Until and unless this vow of morality is dropped consciously by the individual he would keep on suffering his whole life. The pratigya eliminates the possibility of love/ishq from life. It makes the liberation of an individual a tedious process. We have deliberately blindfolded ourselves. All of us are modern avatars of Gandhari. Until and unless this blindfold is not dropped, darshan is impossible and love can’t happen. The obsession with the moral has to be dropped once and for all. Mani Kaul believes that vyavastha/structure/organization and avyavastha/non-structure/chaos/anarchy always walk hand in hand with each other. Moral and immoral are equally powerful in every moment. Choosing the one is not going to eliminate the other. It would just make it more potent. Therefore whatever structure we have imagined and constructed, a chaos is already present along then and there only. It is just present outside the frame of that structure. It is impinging it from outside, terrorizing the existence of that structure every second, ready to drop in whenever it finds a way. And we as mortal beings are trying very hard for our whole lives to escape from this chaos. This is what is ultimately related to the fear of death which takes various different forms in our whole life. Sometimes, it disguises itself as the fear of loss, sometimes as fear of poverty, sometimes as fear of disease. But if this chaos is so inherent to the very nature of structure then why don’t we allow it to enter our being, rather than strengthening it from outside?
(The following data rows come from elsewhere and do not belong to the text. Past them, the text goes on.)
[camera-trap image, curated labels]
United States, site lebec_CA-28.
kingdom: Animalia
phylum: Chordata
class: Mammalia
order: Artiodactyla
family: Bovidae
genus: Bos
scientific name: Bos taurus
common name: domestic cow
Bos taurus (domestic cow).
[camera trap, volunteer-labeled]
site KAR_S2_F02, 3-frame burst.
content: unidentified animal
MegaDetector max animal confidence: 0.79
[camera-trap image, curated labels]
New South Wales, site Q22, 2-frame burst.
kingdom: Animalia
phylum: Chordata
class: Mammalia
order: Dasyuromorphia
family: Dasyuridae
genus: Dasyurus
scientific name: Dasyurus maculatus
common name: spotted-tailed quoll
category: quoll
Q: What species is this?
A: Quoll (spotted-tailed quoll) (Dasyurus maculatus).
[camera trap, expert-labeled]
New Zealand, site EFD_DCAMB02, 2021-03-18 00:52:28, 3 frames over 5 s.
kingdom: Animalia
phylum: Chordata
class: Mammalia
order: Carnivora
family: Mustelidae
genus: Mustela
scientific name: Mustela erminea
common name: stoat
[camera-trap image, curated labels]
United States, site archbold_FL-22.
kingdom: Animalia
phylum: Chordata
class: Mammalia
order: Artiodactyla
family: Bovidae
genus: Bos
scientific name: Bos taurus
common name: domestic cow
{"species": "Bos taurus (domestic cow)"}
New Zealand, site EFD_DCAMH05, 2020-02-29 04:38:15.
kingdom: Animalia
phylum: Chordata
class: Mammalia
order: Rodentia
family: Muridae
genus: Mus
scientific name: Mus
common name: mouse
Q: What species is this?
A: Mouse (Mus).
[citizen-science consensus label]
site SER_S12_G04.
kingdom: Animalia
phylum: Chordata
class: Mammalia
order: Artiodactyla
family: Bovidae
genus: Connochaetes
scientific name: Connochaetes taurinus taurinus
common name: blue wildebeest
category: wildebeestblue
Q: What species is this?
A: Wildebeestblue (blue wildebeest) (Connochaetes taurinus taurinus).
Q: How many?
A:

Mani Kaul was a genius who could understand Mahabharata and cinema in a way which no other filmmaker/intellectual could manage to do so and also simultaneously allow the randomness to exist along with the structure. He admitted that he finally decided to give it a way because that was the only solution available to him. This is the solution available to us also otherwise the fight would continue the whole life. We have tried following the order for a very long time. And it has certainly not resolved the things for better and made our lives any easier. If the disorder is actually not that disordered and the order is really not that ordered so why continue the distinction. In any case, this distinction is nothing but an illusion created to satisfy the ego of a frightened man.